Why is this relevant to you or I? Well, now it seems that they have lost control of said space station and it’s going to plunge back to earth “sometime in 2017”. And if that seems vague, then understand this:
Not knowing when it’s going to come down translates as not knowing where it’s going to come down.
Those would be the words of Jonathan McDowell, renowned Harvard astrophysicist and space industry enthusiast. He continues:
You really can’t steer these things. Even a couple of days before it re-enters we probably won’t know better than six or seven hours, plus or minus, when it’s going to come down. A slight change in atmospheric conditions could nudge the landing site from one continent to the next.

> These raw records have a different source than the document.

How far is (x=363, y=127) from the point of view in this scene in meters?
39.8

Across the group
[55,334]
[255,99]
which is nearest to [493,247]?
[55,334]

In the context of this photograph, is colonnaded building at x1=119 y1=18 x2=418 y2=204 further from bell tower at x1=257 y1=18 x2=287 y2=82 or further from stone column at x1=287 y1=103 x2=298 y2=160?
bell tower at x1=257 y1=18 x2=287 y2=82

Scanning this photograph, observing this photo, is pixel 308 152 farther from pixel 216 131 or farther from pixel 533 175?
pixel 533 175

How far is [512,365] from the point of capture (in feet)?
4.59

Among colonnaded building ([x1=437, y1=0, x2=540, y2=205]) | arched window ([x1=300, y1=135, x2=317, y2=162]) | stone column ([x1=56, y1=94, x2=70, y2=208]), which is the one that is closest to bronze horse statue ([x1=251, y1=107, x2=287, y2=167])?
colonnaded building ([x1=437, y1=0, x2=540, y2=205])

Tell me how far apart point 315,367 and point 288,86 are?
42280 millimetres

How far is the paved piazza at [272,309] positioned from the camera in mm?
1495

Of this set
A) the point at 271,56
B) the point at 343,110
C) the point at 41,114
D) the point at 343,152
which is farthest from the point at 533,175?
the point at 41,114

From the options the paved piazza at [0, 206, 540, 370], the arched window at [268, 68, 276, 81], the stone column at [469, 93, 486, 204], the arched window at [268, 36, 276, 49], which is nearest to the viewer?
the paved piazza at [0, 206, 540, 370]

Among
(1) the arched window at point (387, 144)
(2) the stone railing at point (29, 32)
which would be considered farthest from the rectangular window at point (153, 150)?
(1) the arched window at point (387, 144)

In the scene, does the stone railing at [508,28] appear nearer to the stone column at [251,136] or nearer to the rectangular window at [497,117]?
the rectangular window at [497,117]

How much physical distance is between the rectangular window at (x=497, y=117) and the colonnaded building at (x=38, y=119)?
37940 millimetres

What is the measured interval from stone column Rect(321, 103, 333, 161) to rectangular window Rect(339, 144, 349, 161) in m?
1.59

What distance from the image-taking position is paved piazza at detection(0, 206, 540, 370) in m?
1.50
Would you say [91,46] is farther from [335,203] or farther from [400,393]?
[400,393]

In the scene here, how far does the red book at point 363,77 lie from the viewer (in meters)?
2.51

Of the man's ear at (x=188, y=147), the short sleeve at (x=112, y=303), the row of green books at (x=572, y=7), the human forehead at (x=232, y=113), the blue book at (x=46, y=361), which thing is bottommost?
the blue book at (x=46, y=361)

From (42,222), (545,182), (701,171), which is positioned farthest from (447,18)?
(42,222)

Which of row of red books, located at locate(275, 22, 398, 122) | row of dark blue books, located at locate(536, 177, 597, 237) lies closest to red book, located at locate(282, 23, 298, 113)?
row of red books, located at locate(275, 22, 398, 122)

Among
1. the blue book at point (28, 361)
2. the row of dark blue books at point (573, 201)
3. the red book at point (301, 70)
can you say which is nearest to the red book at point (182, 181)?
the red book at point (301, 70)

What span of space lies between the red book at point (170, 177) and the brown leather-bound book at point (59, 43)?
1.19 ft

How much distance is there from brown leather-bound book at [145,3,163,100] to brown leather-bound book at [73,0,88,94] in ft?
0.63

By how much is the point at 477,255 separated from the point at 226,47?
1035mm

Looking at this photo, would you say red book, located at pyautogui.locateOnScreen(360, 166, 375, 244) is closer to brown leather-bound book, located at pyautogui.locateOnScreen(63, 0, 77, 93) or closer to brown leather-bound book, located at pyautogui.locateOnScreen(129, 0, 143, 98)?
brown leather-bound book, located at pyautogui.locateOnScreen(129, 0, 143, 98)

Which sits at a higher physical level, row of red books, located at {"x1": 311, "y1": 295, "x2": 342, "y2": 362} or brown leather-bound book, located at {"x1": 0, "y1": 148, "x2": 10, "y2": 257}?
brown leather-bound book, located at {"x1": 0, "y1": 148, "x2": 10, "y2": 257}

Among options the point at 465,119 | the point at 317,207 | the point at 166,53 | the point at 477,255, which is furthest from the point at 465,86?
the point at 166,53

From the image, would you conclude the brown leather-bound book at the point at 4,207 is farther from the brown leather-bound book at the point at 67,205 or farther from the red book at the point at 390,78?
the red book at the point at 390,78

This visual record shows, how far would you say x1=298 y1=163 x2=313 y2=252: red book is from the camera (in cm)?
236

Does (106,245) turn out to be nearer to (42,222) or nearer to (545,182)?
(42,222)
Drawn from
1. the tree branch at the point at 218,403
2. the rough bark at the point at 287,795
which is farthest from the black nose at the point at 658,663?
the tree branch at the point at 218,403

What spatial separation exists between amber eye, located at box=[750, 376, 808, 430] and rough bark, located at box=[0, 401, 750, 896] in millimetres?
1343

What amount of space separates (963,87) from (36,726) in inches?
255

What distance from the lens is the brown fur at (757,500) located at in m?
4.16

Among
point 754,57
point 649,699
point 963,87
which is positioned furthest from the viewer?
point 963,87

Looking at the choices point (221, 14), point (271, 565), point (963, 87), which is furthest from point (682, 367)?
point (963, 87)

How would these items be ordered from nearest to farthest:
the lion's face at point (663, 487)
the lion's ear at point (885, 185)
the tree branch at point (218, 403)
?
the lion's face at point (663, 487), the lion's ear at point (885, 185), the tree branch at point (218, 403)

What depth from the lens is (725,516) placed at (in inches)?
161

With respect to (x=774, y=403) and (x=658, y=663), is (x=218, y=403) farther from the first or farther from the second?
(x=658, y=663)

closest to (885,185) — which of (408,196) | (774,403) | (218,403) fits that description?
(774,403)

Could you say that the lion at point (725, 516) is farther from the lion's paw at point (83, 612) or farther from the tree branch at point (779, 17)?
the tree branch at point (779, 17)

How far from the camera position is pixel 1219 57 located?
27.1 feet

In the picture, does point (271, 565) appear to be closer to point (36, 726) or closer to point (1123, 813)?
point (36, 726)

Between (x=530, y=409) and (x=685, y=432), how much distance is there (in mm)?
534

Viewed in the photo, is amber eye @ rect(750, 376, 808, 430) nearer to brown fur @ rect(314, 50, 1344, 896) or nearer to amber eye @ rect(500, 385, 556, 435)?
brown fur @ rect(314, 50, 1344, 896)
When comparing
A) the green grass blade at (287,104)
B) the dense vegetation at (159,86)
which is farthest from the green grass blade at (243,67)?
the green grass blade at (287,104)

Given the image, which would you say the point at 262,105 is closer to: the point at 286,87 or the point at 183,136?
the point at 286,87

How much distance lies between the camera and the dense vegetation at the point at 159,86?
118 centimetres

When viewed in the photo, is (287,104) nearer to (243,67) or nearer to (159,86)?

But thankfully, between us and the stricken satellite is the atmosphere: all round lekker ding and protective blanket around our flimsy planet with its fragile residents. And we all know that things entering or re-entering the earth’s atmosphere generally burn up harmlessly.
Generally. Some bits might get through though.
Little bits. Like the super dense rocket motors:
There will be lumps of about 100kg or so, still enough to give you a nasty wallop if it hit you.
Yes there’s a chance it will do damage, it might take out someone’s car, there will be a rain of a few pieces of metal, it might go through someone’s roof…
A 100kg chunk of super dense metal, falling from 450km up “might go through someone’s roof”? I’d suggest that Jonathan McDowell has been astrophysicating so long that he’s forgotten about the 9.81 m/s² force of gravity pulling things (like 100kg chunks of super dense metal) mainly downwards towards us.
Of course, you’d have to be pretty unlucky to be hit by any of this debris, but – without wanting to cause any sort of panic – I’d think that “a nasty wallop” might be a slight understatement as to the effect it might have if it was to land on you.
Hang on. What’s that strange noise? Part shriek, part holler…
Oh – it’s Wu Ping – Chinese space official, who tells us:
Tiangong-1 is currently intact and authorities will continue to monitor it and strengthen early warning for possible collision with objects.
If necessary, China will release a forecast of its falling and report it internationally.
How very generous of them.
We’ll be keeping an eye on this story over the next 3 to 15 months (seriously – no-one has a single clue when this thing is going to crash), and keep you informed of what we learn and the location of the best caves in the expected landing area.